**Activity**.
Quote from the first line below through the line that contains "else if (haveAUI)", both included, and leave the pictures out.

──────── Data listing

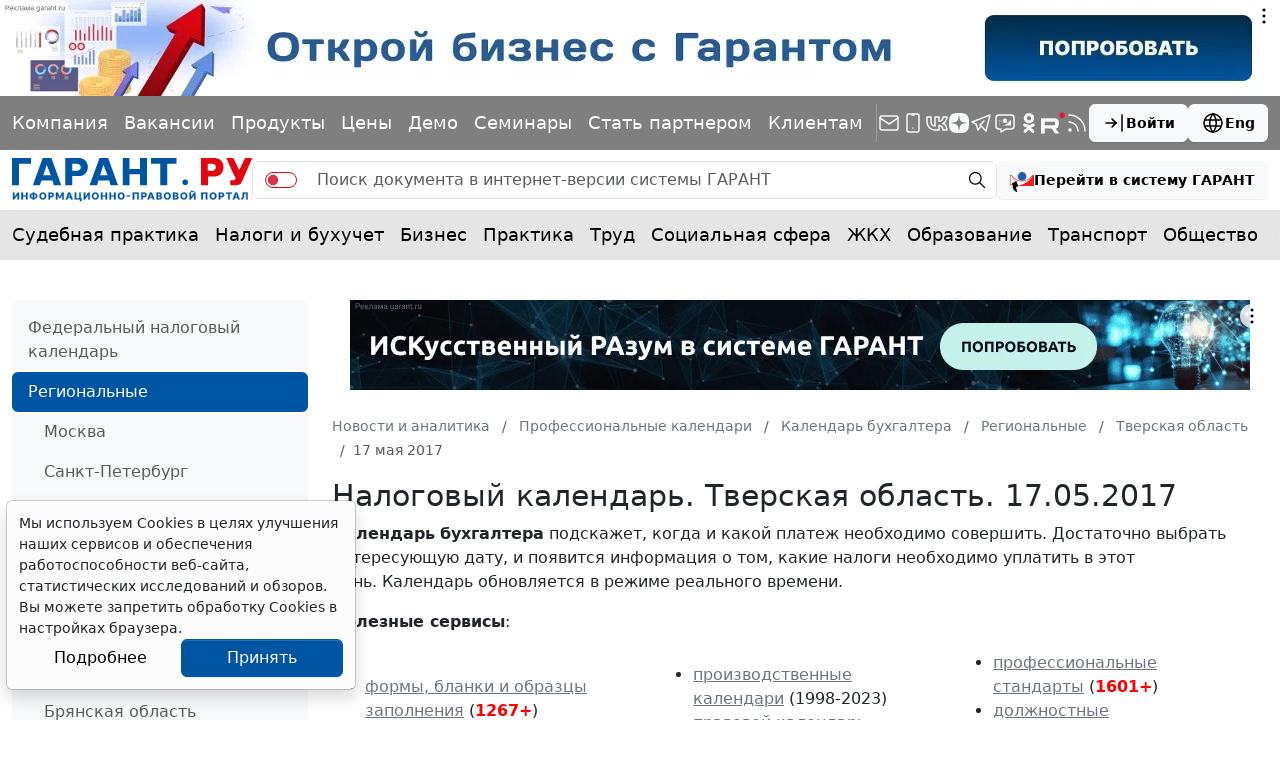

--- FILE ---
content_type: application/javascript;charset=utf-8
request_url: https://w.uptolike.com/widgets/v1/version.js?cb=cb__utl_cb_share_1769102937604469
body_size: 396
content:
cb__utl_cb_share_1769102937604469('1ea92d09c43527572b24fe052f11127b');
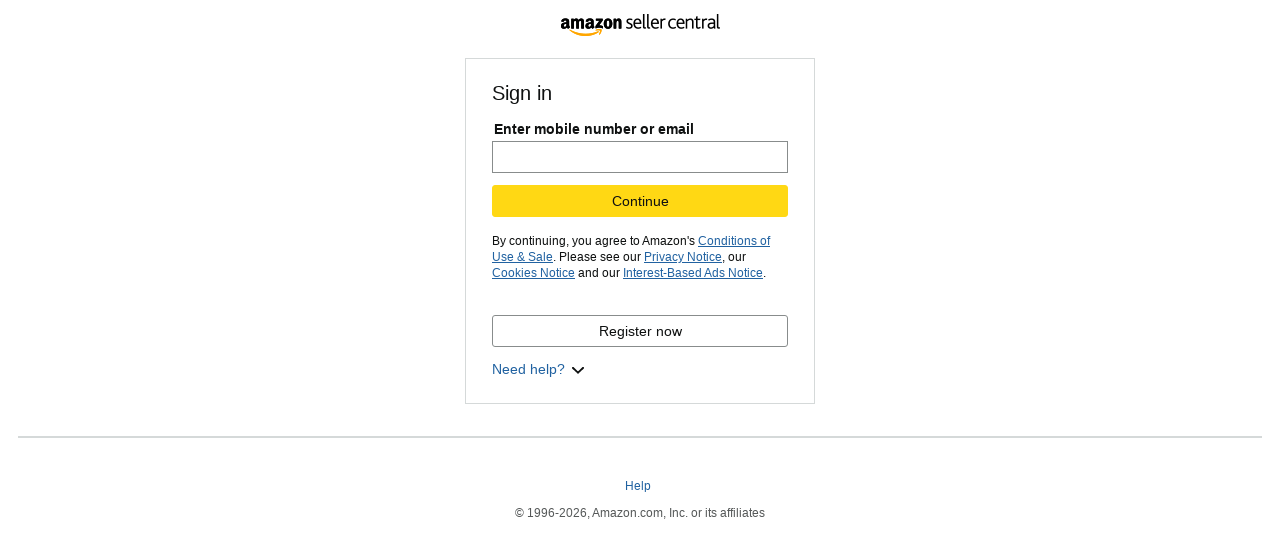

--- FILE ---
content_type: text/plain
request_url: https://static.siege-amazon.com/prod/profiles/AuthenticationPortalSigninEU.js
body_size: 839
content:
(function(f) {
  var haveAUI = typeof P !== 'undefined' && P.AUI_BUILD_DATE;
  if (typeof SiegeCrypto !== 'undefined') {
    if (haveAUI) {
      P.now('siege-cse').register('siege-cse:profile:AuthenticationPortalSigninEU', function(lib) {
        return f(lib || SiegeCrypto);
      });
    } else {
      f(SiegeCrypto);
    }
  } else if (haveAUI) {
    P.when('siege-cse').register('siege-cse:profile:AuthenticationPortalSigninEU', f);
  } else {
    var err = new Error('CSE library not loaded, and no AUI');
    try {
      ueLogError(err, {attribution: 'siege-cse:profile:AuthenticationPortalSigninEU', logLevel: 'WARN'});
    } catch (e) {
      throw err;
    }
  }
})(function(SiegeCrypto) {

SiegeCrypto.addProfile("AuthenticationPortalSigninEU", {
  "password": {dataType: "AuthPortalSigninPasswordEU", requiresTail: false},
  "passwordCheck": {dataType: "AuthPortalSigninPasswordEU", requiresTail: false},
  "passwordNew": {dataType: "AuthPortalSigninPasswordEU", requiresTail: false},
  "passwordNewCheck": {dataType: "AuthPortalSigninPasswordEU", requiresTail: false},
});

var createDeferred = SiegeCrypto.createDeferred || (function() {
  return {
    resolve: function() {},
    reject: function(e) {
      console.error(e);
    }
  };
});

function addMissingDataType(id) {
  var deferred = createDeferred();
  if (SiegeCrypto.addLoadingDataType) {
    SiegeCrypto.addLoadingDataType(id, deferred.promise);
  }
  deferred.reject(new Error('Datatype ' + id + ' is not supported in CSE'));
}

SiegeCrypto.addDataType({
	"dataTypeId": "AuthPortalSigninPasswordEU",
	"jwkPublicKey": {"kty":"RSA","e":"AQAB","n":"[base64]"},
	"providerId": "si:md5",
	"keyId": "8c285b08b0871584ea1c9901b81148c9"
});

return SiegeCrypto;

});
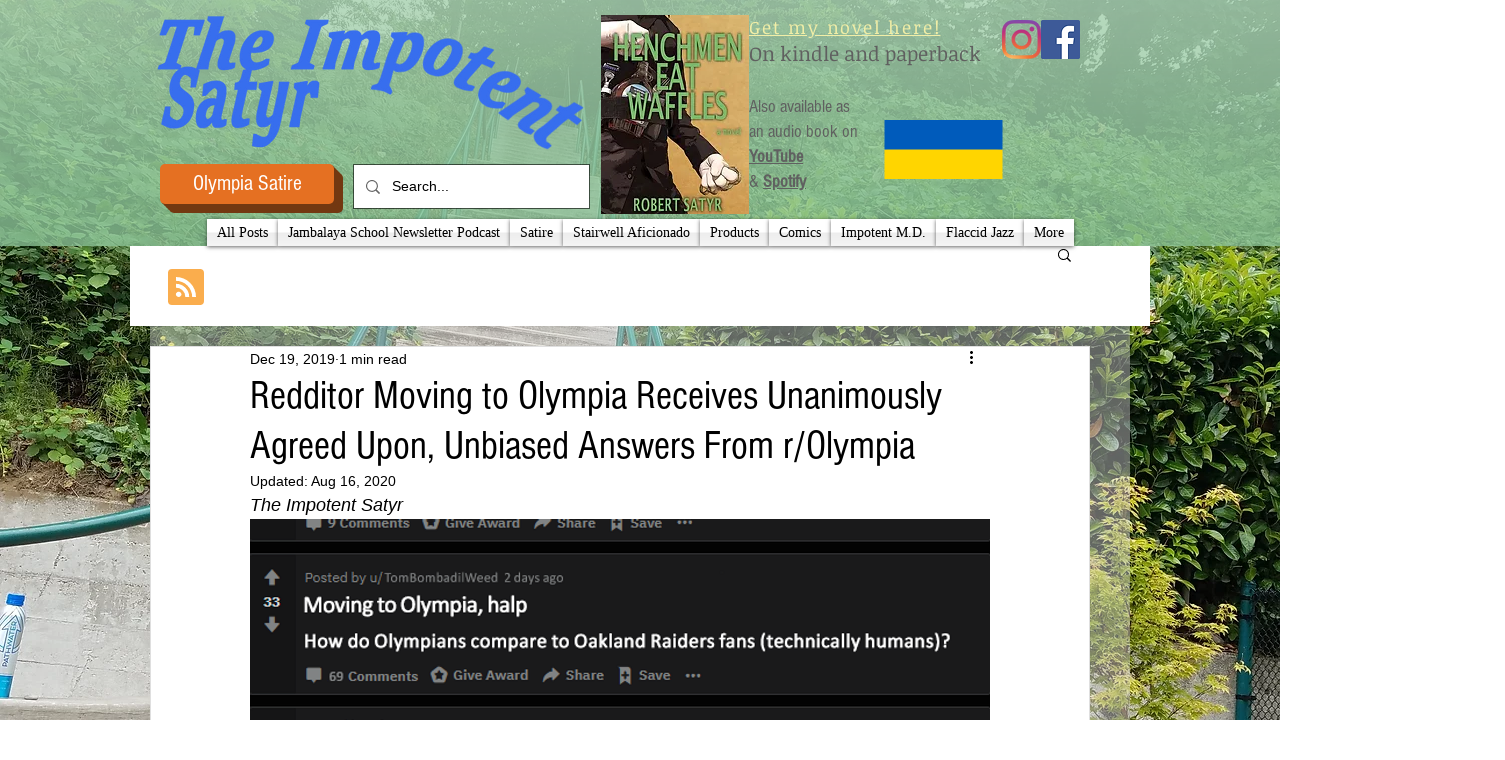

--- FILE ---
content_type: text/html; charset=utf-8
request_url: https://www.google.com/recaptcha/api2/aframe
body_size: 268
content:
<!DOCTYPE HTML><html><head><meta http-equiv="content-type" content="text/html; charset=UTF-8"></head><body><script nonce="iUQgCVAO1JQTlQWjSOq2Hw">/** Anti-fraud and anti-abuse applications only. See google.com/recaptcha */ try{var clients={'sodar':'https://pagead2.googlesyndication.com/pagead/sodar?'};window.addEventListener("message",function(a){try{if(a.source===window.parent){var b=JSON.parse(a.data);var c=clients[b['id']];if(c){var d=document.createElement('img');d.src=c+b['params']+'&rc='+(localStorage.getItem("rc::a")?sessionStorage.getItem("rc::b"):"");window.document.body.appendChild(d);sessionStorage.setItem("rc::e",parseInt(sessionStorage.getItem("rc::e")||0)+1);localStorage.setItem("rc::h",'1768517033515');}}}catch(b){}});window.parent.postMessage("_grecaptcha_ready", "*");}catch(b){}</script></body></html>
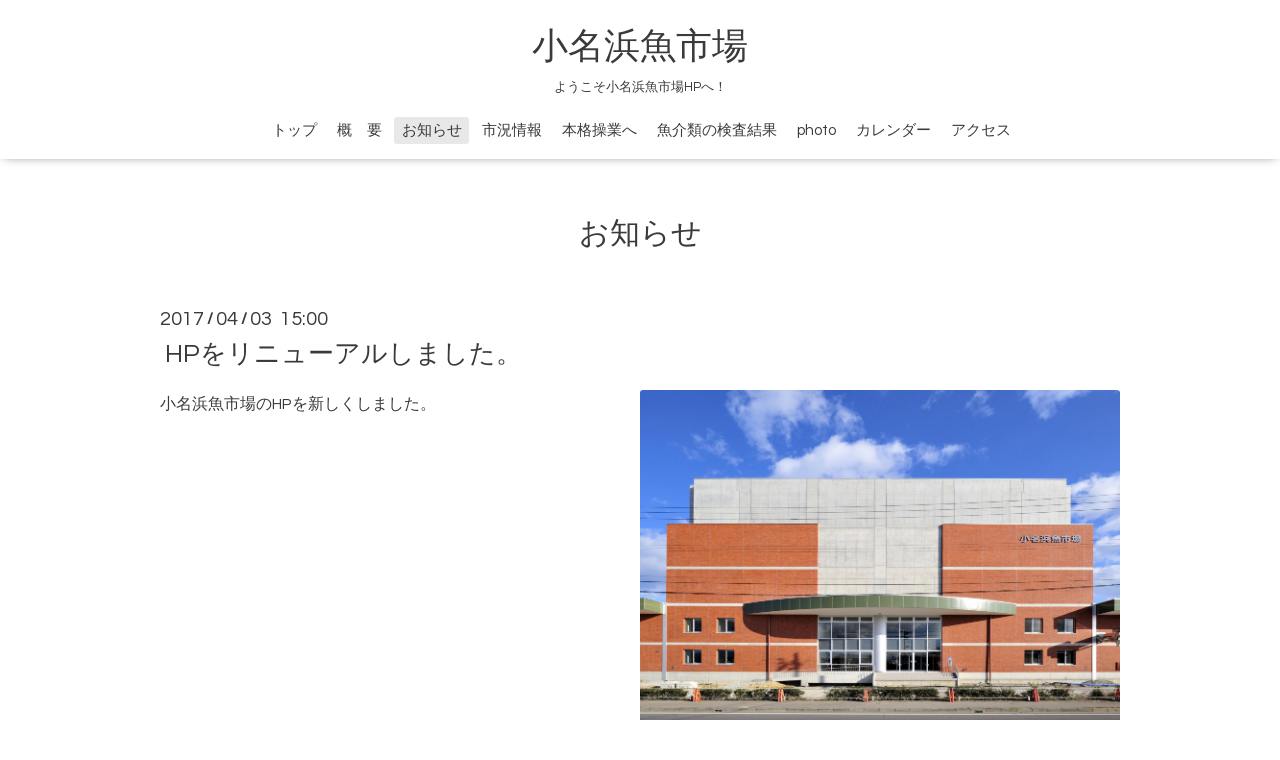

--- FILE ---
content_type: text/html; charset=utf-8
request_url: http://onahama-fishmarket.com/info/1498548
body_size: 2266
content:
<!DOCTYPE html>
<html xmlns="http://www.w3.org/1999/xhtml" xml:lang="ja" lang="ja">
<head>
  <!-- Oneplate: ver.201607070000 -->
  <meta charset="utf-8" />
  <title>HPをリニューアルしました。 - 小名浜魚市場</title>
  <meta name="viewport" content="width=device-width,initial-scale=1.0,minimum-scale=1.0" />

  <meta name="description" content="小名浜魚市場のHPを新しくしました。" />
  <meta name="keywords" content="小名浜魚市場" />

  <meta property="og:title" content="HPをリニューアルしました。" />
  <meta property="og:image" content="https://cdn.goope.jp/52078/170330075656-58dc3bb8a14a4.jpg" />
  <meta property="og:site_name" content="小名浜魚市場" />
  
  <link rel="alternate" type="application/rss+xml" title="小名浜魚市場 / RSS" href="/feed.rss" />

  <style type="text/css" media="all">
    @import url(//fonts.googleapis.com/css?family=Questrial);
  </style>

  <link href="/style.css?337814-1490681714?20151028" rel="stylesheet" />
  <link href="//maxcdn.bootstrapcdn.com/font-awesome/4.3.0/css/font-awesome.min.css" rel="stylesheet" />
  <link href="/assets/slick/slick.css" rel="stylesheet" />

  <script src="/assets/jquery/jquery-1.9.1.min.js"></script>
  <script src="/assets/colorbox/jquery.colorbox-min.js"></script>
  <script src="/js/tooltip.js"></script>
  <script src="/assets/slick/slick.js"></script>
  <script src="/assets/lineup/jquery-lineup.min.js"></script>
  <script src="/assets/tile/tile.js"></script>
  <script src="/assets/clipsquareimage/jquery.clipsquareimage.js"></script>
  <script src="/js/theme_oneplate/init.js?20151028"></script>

────────────────

**Response area**.
--- FILE ---
content_type: application/javascript;charset=utf-8
request_url: https://w.uptolike.com/widgets/v1/version.js?cb=cb__utl_cb_share_1769102937604469
body_size: 396
content:
cb__utl_cb_share_1769102937604469('1ea92d09c43527572b24fe052f11127b');

--- FILE ---
content_type: text/plain
request_url: https://static.siege-amazon.com/prod/profiles/AuthenticationPortalSigninEU.js
body_size: 839
content:
(function(f) {
  var haveAUI = typeof P !== 'undefined' && P.AUI_BUILD_DATE;
  if (typeof SiegeCrypto !== 'undefined') {
    if (haveAUI) {
      P.now('siege-cse').register('siege-cse:profile:AuthenticationPortalSigninEU', function(lib) {
        return f(lib || SiegeCrypto);
      });
    } else {
      f(SiegeCrypto);
    }
  } else if (haveAUI) {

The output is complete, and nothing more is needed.